_What needs to be done:_ I need the entries printed again word for word, without the images.

(Collected data entries)
◇ ◇ ◇ ◇
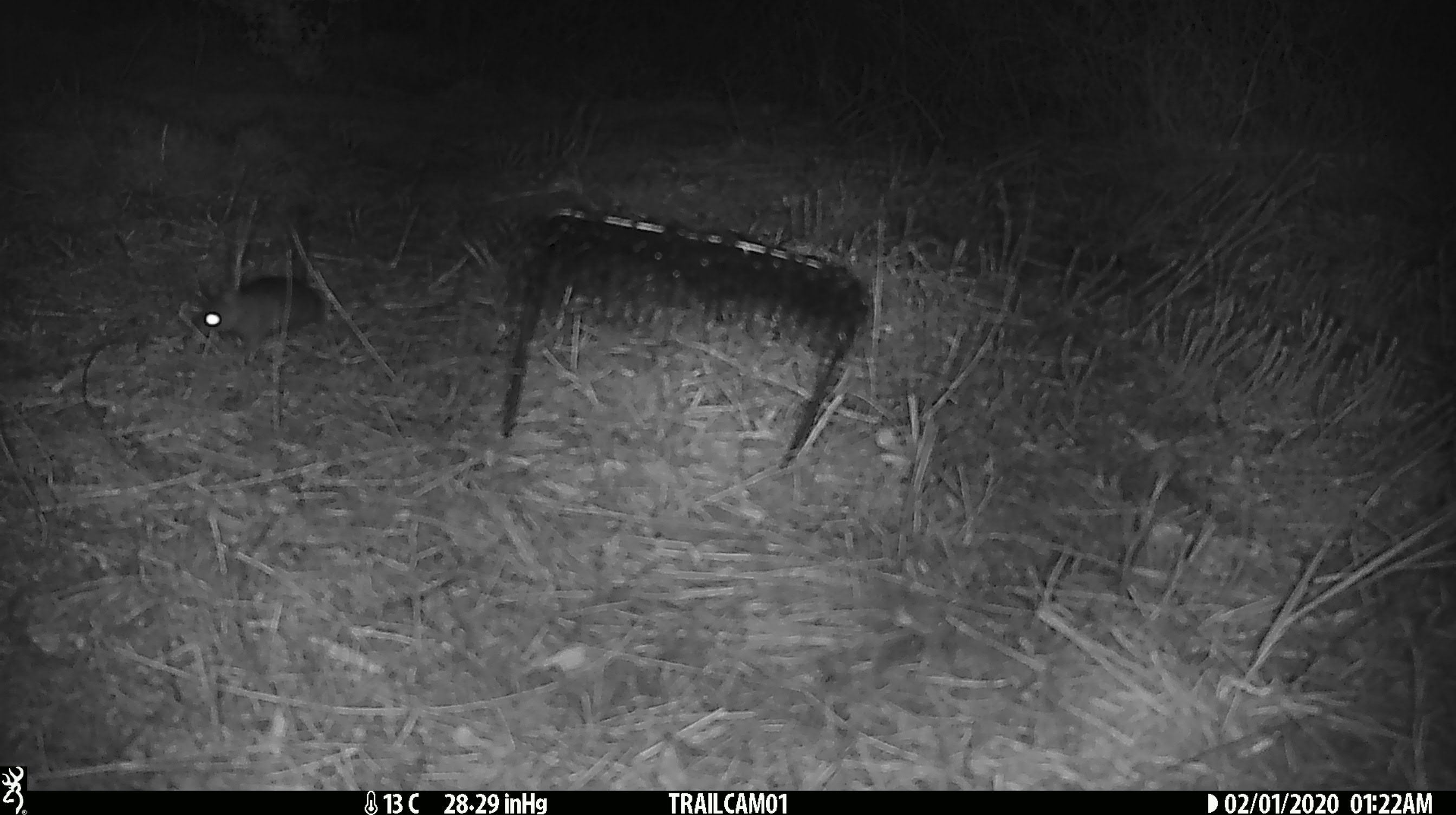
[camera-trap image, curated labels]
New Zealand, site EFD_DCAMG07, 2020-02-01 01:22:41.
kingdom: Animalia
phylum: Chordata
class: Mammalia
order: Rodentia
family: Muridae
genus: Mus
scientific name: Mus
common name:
◇ ◇ ◇ ◇
_Response:_
[camera-trap image, curated labels]
New Zealand, site EFD_DCAMG07, 2020-02-01 01:22:41.
kingdom: Animalia
phylum: Chordata
class: Mammalia
order: Rodentia
family: Muridae
genus: Mus
scientific name: Mus
common name:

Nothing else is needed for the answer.